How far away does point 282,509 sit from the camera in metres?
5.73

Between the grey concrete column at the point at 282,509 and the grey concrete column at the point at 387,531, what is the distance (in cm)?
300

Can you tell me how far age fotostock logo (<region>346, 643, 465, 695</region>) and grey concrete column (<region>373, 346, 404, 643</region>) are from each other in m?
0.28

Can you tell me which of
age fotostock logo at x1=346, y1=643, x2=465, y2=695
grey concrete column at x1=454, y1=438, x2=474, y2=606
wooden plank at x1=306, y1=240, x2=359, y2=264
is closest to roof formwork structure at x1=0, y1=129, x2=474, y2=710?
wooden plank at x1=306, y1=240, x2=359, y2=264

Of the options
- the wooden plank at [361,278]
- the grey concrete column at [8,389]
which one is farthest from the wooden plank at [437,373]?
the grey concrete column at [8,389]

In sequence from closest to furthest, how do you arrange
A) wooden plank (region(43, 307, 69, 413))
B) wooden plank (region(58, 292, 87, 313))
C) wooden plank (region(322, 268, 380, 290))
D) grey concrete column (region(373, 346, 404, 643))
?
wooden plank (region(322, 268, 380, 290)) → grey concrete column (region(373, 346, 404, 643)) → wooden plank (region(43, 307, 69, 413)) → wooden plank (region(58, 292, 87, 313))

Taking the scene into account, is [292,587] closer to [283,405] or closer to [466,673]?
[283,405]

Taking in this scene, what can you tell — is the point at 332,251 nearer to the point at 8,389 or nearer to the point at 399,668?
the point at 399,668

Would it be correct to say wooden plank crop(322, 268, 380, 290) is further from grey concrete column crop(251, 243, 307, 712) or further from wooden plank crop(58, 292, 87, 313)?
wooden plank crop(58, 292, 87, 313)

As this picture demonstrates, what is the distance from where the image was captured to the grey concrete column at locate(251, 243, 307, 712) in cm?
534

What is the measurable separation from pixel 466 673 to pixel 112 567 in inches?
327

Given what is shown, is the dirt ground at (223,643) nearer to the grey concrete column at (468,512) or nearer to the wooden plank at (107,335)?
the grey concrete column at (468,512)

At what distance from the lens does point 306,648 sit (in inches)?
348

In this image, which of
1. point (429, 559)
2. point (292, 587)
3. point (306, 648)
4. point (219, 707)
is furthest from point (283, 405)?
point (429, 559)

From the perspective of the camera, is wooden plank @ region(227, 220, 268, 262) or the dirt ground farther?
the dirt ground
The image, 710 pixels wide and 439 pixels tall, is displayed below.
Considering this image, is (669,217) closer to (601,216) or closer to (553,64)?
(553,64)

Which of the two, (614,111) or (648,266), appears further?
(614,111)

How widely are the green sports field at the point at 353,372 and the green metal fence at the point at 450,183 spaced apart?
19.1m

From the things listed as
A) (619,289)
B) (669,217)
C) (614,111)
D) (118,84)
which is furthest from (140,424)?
-------------------------
- _Your instructions_
Write the lines as a JSON list of strings, starting with the line containing "Which of the" and going on through the last line, with one string per line and blank lines left out.

- _Full response_
[
  "Which of the two, (614,111) or (648,266), appears further?",
  "(614,111)",
  "How widely are the green sports field at the point at 353,372 and the green metal fence at the point at 450,183 spaced apart?",
  "19.1m",
  "From the things listed as",
  "A) (619,289)",
  "B) (669,217)",
  "C) (614,111)",
  "D) (118,84)",
  "which is furthest from (140,424)?"
]